[Task description]: List each line of the items below that contains the string "order", matching uppercase and lowercase letters exactly.

[Items stored from a collection]
■ ■ ■ ■ ■ ■ ■
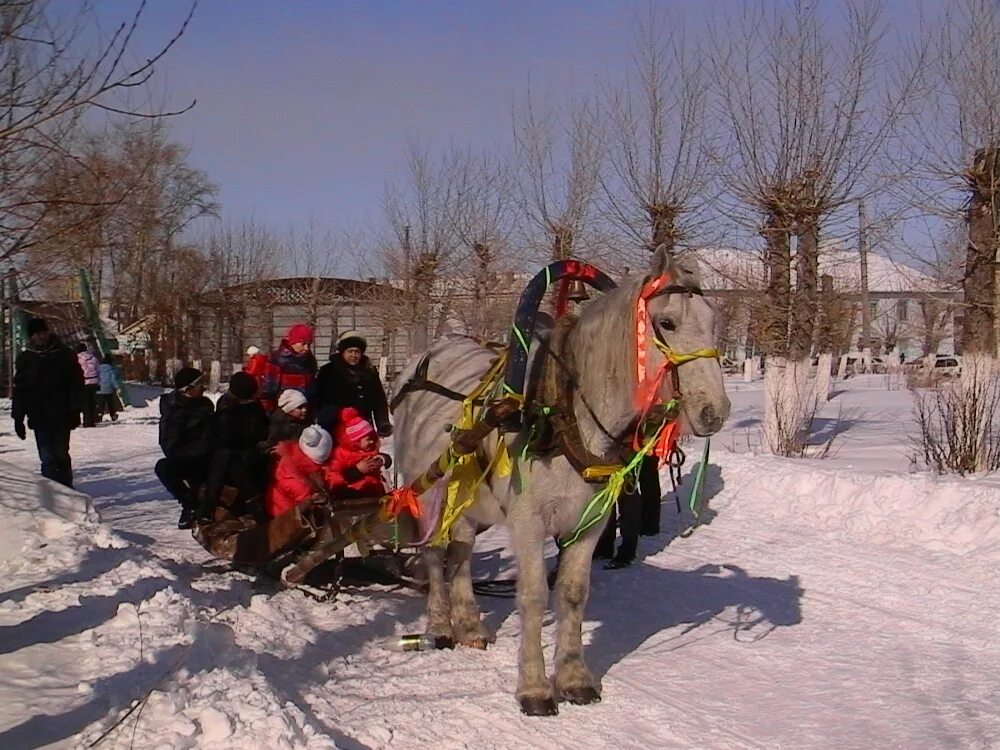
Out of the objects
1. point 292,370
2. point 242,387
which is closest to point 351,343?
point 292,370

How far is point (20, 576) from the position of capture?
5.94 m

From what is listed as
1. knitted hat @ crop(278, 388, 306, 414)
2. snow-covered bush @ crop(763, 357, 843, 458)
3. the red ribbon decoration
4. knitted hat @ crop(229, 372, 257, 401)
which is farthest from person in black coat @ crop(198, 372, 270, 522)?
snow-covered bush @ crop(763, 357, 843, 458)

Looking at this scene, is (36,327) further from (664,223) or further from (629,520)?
■ ■ ■ ■ ■ ■ ■
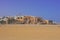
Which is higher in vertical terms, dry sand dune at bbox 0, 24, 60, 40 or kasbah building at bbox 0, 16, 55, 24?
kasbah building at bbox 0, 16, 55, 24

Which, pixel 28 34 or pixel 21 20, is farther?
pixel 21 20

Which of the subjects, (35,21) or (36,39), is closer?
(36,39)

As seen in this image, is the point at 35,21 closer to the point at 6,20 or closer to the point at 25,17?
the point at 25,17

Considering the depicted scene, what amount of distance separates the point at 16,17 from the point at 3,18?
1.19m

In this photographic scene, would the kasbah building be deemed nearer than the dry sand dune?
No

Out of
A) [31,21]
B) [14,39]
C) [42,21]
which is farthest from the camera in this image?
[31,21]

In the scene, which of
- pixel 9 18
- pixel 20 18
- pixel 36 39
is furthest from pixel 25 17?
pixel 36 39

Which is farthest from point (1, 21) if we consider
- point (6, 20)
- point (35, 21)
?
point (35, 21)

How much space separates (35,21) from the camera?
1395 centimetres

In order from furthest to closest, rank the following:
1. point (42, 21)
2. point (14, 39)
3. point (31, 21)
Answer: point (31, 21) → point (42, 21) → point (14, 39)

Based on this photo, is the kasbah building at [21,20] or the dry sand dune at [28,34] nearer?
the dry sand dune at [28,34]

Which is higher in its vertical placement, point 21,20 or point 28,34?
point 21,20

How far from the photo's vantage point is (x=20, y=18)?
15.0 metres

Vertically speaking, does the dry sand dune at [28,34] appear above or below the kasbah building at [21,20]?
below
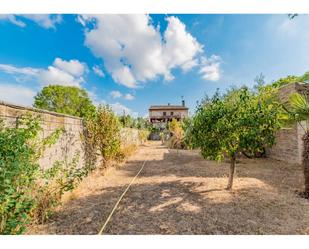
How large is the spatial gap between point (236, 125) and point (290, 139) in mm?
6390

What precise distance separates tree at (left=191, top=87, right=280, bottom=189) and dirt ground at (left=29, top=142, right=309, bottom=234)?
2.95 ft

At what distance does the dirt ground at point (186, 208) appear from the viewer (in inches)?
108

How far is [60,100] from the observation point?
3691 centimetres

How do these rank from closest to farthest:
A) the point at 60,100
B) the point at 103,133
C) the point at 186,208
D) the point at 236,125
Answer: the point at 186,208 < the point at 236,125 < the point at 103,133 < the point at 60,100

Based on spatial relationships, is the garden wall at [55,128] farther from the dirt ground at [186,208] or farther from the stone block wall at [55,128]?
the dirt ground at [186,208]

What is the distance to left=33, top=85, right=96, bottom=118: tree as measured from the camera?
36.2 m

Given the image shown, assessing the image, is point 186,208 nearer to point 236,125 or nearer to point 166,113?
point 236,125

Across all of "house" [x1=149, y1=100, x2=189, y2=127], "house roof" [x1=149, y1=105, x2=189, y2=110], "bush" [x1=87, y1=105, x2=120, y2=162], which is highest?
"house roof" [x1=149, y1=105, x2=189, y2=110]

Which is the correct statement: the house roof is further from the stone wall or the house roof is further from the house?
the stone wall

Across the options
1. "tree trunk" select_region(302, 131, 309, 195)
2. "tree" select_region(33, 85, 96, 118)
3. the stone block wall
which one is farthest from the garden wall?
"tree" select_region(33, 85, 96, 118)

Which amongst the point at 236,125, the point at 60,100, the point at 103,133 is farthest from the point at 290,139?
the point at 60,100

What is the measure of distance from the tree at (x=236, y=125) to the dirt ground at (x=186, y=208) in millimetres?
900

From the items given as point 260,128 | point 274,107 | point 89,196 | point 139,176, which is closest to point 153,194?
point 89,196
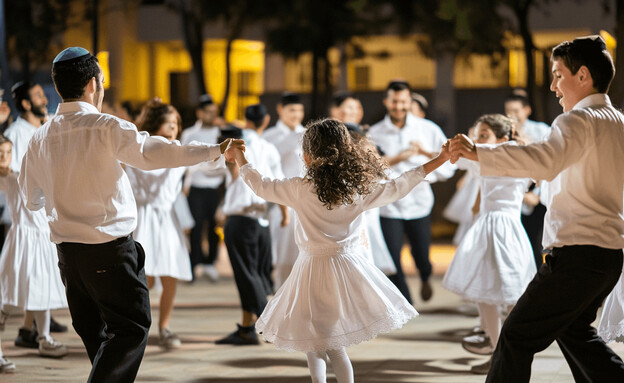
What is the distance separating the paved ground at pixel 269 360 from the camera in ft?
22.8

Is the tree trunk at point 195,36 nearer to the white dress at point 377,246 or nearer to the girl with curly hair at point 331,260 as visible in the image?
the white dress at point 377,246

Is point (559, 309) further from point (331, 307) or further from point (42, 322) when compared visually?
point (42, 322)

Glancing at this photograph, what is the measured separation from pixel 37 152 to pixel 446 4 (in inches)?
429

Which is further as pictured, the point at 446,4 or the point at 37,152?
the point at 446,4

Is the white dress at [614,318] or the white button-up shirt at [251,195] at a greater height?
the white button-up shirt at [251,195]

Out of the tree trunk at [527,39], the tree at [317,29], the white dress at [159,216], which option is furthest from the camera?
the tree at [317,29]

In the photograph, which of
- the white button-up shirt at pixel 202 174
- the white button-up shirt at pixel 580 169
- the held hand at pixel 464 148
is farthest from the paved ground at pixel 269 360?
■ ■ ■ ■ ■ ■ ■
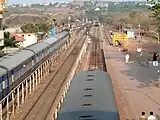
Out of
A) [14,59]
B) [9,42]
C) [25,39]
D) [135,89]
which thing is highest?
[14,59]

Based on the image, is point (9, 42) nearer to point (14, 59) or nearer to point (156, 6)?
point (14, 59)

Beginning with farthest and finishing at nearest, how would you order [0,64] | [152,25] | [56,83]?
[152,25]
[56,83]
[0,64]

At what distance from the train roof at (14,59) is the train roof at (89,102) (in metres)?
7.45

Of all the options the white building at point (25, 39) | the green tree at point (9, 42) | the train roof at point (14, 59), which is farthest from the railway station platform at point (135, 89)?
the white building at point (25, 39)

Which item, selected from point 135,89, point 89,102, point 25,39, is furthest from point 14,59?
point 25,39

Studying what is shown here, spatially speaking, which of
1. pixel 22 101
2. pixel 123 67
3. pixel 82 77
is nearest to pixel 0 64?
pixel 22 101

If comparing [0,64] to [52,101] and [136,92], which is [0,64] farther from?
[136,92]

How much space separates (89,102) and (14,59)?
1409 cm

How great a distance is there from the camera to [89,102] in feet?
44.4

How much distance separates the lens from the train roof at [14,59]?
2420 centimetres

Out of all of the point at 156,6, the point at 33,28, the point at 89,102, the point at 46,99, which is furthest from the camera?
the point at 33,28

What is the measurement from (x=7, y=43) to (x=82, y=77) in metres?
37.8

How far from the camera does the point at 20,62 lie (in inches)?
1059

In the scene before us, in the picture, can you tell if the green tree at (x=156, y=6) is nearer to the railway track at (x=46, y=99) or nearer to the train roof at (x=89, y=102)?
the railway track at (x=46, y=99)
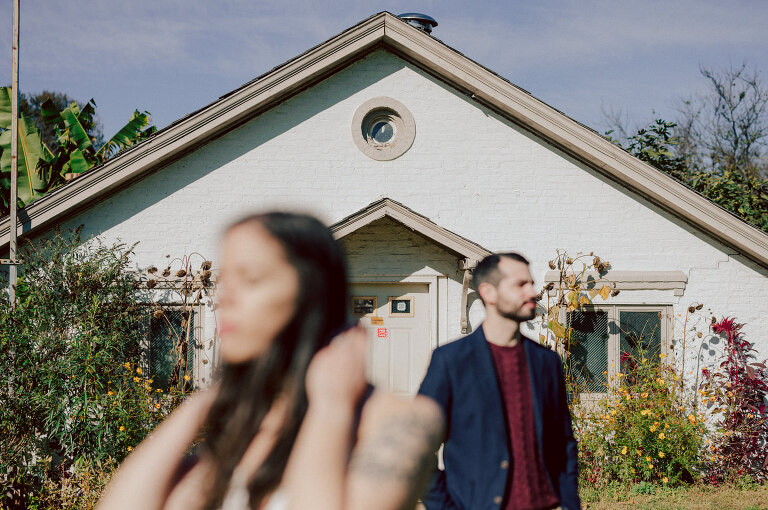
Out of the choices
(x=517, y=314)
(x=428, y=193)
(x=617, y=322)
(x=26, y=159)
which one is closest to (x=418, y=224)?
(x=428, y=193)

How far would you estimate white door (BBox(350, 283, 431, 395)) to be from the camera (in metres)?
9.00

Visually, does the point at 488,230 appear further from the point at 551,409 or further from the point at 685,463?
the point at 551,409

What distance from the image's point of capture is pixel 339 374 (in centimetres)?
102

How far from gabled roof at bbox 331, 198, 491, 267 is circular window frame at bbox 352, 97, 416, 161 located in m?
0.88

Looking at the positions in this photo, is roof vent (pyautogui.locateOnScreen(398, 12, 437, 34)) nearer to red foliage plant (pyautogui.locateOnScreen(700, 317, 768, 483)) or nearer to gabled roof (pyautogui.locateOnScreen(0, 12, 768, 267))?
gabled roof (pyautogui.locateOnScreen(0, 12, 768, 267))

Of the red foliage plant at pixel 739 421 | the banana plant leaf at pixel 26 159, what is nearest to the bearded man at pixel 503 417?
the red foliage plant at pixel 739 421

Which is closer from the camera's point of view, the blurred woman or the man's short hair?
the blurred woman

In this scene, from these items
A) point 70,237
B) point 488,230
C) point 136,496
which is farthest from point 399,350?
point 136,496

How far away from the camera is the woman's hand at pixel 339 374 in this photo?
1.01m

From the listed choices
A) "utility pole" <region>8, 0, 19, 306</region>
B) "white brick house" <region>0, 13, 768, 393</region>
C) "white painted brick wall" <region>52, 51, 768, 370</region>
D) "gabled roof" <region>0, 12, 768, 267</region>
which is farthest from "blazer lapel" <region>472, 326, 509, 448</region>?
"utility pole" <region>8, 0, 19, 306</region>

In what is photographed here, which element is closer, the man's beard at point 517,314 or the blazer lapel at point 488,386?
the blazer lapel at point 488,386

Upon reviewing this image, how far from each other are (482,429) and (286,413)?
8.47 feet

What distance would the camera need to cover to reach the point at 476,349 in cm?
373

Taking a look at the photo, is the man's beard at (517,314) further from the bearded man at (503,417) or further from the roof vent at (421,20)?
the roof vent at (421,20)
■ ■ ■ ■ ■ ■ ■
[Reply]:
In order from furthest to closest, rank the following:
Beginning with farthest and finishing at nearest, how would you order [0,64] | [152,25] | [56,83]?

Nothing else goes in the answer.